*** Opening of Input material ***

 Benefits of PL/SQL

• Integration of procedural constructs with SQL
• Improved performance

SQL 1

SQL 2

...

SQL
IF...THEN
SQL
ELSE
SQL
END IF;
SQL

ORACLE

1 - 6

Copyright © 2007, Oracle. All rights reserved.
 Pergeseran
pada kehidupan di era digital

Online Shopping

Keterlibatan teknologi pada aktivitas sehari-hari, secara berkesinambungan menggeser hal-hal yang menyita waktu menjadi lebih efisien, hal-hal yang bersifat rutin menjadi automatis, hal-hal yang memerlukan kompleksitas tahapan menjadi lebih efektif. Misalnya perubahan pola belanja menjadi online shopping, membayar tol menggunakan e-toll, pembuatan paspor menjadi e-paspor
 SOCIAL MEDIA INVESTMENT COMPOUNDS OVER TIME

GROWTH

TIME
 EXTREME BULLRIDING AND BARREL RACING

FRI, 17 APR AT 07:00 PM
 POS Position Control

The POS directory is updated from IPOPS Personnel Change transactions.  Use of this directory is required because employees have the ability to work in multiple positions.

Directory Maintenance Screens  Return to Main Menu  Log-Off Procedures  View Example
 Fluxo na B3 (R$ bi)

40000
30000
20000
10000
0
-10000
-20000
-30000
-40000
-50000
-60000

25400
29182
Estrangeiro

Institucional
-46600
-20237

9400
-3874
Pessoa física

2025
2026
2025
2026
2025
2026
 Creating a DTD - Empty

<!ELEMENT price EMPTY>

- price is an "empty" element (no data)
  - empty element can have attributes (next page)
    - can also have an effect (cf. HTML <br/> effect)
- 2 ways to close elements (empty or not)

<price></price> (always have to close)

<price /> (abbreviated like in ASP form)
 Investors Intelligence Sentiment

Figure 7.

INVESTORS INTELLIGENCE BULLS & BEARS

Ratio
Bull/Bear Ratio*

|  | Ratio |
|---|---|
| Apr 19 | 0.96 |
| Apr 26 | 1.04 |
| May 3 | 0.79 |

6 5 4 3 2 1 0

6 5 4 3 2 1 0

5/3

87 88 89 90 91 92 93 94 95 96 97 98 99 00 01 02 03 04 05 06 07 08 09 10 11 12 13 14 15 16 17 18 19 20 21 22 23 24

*** Close of Input material ***

Report the number of lines in these entries that hold the word "have". Add nothing else.

4